I had an alternative idea to allow users to specify a different entry point. We could provide an entry point "syntax" with the build command. Like this: entry.cob#ENTRY-PROGRAM. That way we can avoid adding extra non-standand extensions directly into the language.

KTSnowy commented 1 year ago

@GitMensch Working on the preprocessor right now, the most recent commit has the code for the >>SOURCE FORMAT directive. Reading this part of the standard made me realize that it should also be possible to add a new directive to specify the entry point.

The standard allows for implementor defined directives with >>IMP, so an >>IMP ENTRY-POINT directive should conform to the standard just fine.

vbcoen commented 1 year ago

The NIST sub system was written at the behest of U.S. Navy along with other tools for the testing of Cobol compilers almost all (if not all) of the other tools were dropped as technology moved onwards, which included a flowcharter creator that read a Cobol source file it was a right pain to read and could use up a lot of continuous stationary - as in a box worth or more.

Any subsequent updates to NIST has to be within the original copyright and was the equivalent of O/S. Therefore it is free to use for all developers of compiler and ancillary tools.

Yes, I was a holder of the complete toolset which was supplied on tape starting from the mid/late 60's (cannot remember the exact date) onwards.

KTSnowy commented 1 year ago

Hey @vbcoen, does this mean that we could update the NIST tests for COBOL 2023 and redistribute them here?

Any subsequent updates to NIST has to be within the original copyright and was the equivalent of O/S.

I wasn't able to find any license or copyright notice, so I wasn't sure which license the repo for the updated one should have. I'd love to update it to COBOL 2023 and include more tests for object oriented features.

Do you know if we would be allowed to redistribute it under the Apache-2.0 license with a NIST copyright notice?

GitMensch commented 1 year ago

The test suite is made public available on https://www.itl.nist.gov/div897/ctg/cobol_form.htm When strictly following what it contains it is "free for use, but not for distribution".

I did ask NIST once about the copyright and also the option to distribute it, the response was:

The COBOL suite is actually owned by the NCC. Please contact them at http://www.ncc.co.uk/

But this website of the National Computing Centre (NCC) [an UK organization] is down, so one should likely ask the NCC Group group.

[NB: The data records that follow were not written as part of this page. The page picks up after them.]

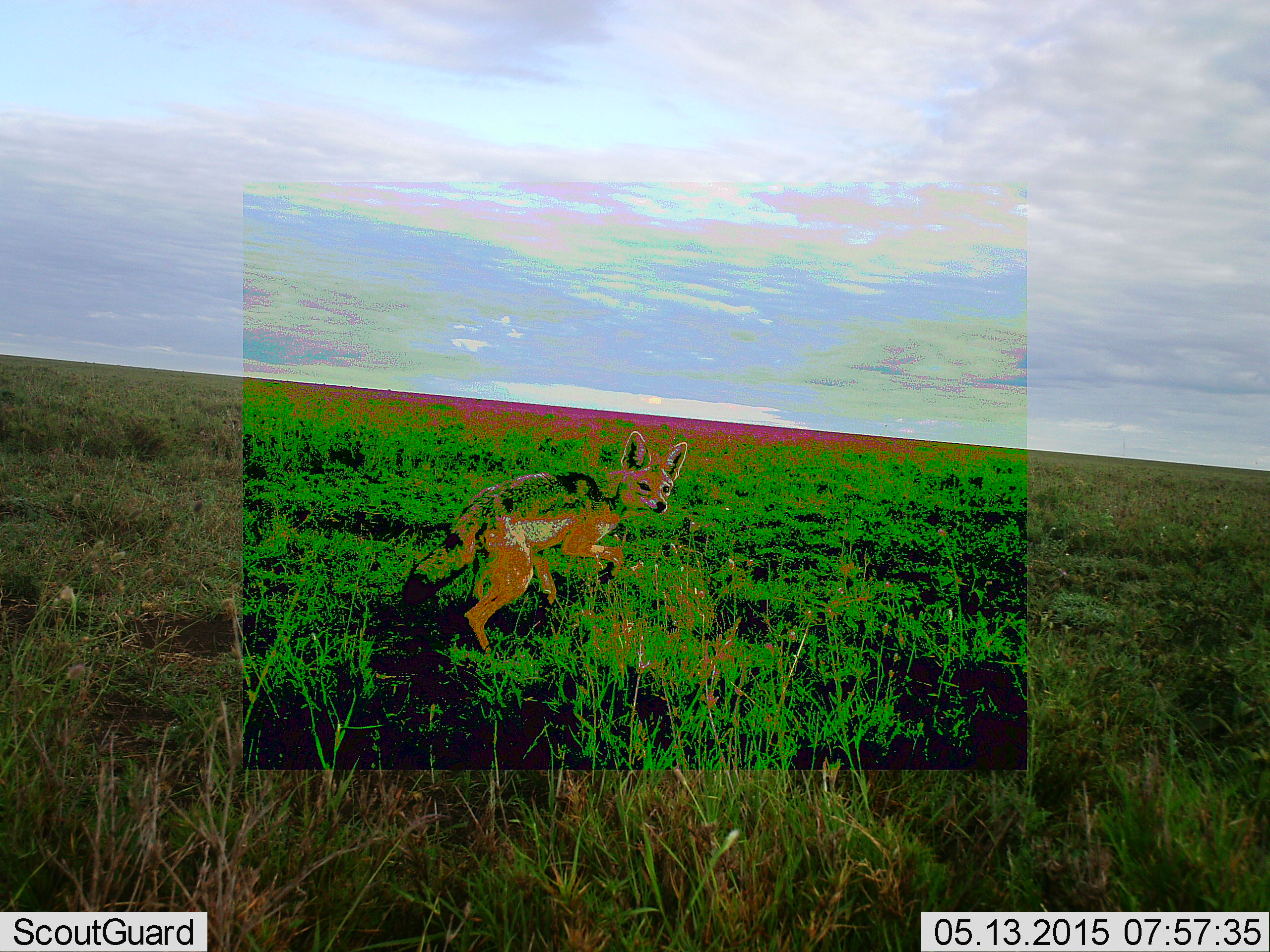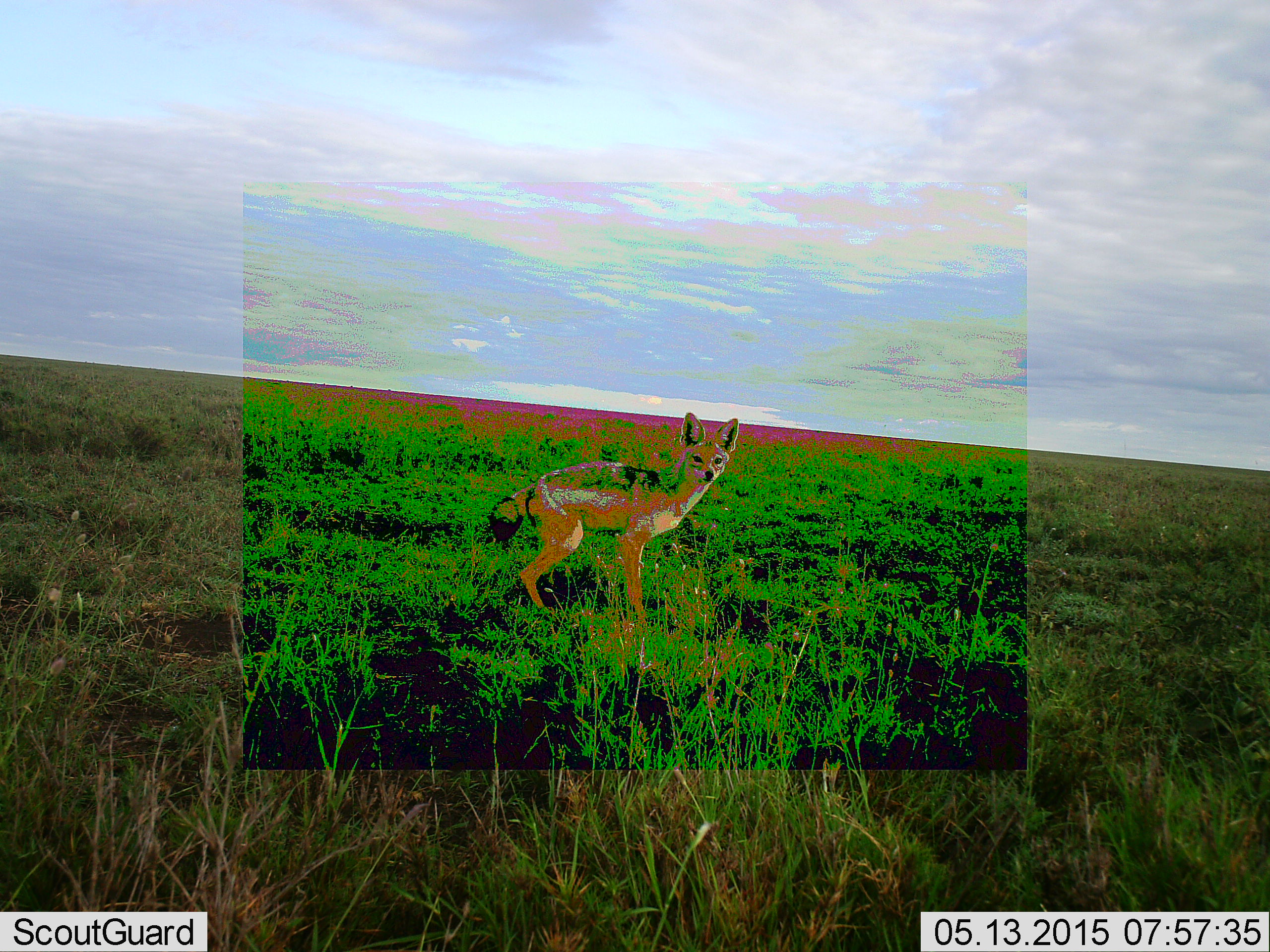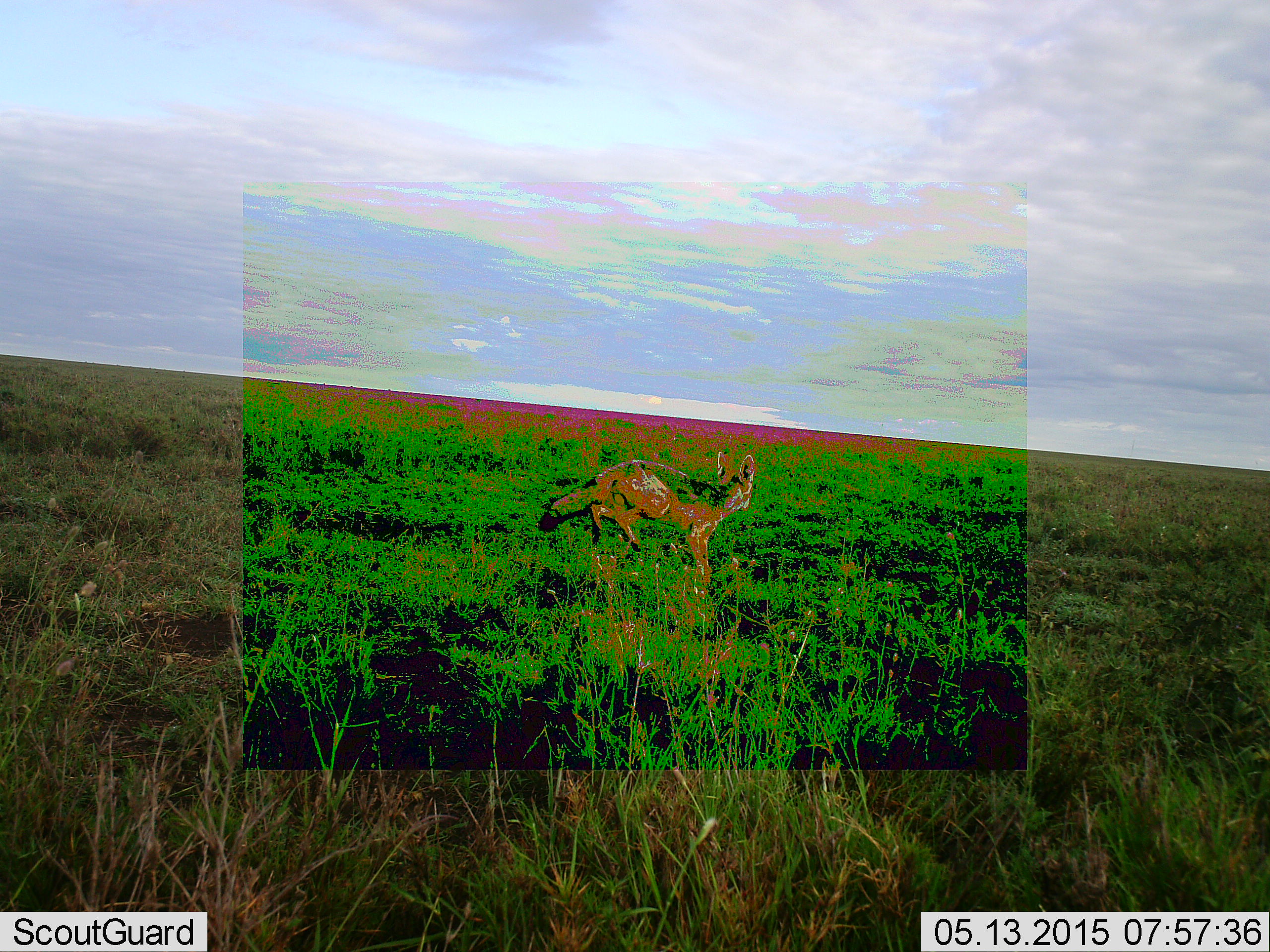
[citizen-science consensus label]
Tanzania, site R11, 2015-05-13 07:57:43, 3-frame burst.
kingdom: Animalia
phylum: Chordata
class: Mammalia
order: Carnivora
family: Canidae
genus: Lupulella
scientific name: Lupulella mesomelas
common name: black-backed jackal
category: jackal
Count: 1.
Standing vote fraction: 40%.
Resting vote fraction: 0%.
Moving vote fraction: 70%.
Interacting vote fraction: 0%.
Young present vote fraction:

Could you try to do that (the most important thing would be to ask for the person responsible for the NIST85 testsuite)?

KTSnowy commented 1 year ago

Hey @GitMensch, I just sent them an email. I'll let you know what they said as soon as I receive an email back from them.

GitMensch commented 1 year ago

Any updates concerning the distribution possibility of an adjusted version?

What about using it locally (as it is done with GnuCOBOL) - at least checking some of the test groups possibly with an additional preprocessor that handles "obscure" things like line continuation?

KTSnowy commented 1 year ago

Any updates concerning the distribution possibility of an adjusted version?

I haven't received any replies from them yet, which makes me a bit worried about modifying and redistributing the test suite.

We don't know who actually owns the copyright right now (and can't contact them), and it doesn't have a license attached to it. So in the future if the copyright holder shows up and decides that they want to enforce the copyright in a proprietary way, we'd probably be in a lot of legal trouble.

Legally speaking we can't really do anything with the test suite (other than run it locally) without a license that explicitly gives us the rights to modify and redistribute.

GitMensch commented 1 year ago

Legally speaking we can't really do anything with the test suite (other than run it locally) without a license that explicitly gives us the rights to modify and redistribute.

Sure, that's the current state. So... What about running it locally (or at least try to handle the test source that you get when using make -C tests/cobol85 modules in GnuCOBOL)?